▼

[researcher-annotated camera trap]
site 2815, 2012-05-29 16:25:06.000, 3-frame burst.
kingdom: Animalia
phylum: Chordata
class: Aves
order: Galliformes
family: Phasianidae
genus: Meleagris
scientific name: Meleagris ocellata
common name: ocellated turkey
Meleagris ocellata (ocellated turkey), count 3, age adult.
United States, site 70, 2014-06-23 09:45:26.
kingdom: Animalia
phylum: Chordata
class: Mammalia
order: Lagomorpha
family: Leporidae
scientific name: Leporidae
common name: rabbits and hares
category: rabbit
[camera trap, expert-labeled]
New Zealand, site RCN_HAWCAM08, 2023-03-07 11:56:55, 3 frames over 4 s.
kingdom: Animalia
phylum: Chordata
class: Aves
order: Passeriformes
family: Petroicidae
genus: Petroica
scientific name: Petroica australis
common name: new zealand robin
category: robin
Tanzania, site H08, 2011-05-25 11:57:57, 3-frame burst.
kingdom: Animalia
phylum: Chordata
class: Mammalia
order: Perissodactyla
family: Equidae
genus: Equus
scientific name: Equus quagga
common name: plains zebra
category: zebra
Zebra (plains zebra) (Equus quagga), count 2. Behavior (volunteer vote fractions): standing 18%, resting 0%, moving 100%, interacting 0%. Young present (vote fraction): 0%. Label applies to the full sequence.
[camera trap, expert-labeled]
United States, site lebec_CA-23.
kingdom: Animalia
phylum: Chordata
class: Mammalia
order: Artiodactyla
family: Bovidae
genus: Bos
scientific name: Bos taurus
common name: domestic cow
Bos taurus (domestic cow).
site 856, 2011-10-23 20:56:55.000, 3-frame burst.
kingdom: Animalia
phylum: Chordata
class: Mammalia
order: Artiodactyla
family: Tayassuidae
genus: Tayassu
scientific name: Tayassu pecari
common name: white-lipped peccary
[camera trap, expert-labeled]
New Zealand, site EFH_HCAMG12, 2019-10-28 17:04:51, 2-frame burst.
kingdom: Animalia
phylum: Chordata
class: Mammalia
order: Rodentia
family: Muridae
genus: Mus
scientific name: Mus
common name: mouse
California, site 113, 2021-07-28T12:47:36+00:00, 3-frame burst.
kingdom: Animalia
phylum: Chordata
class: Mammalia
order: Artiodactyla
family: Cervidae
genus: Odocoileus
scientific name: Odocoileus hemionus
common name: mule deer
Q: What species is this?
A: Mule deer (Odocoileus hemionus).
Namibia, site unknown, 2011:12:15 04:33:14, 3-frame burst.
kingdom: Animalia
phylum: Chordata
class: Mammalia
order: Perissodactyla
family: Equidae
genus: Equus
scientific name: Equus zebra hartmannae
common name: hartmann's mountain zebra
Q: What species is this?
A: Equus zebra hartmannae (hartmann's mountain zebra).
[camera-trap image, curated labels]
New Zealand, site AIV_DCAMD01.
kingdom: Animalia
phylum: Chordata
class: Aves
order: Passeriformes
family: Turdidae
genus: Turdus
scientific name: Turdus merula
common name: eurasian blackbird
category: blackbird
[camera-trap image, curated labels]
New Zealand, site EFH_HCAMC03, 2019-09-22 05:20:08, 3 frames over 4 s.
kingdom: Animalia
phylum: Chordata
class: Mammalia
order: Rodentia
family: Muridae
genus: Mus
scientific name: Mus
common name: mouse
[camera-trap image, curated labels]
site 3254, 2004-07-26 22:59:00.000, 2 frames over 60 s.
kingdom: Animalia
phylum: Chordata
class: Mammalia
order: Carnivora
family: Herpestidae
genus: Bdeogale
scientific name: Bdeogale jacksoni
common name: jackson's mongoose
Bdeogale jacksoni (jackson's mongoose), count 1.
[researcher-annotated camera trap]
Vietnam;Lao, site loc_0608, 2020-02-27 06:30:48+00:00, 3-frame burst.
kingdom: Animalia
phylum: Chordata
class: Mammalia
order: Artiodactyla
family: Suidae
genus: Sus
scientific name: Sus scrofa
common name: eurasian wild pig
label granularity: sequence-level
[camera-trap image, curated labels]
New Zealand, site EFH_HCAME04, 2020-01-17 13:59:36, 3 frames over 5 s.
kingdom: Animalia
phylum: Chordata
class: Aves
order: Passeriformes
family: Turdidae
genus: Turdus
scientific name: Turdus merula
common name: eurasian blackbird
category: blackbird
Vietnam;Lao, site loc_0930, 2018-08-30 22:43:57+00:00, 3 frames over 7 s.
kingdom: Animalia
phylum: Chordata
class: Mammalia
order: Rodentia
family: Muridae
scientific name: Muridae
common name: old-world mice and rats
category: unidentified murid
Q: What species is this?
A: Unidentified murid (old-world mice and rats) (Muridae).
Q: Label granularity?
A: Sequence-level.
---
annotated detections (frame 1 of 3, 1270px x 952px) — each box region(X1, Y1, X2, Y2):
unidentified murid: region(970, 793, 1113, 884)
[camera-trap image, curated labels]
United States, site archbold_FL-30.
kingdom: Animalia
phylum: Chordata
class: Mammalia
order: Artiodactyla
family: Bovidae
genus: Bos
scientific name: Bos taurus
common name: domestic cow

▲

EXERCISE DETAILS:
Please copy every line of the material that contains the word "United".

ANSWER SECTION:
United States, site 70, 2014-06-23 09:45:26.
United States, site lebec_CA-23.
United States, site archbold_FL-30.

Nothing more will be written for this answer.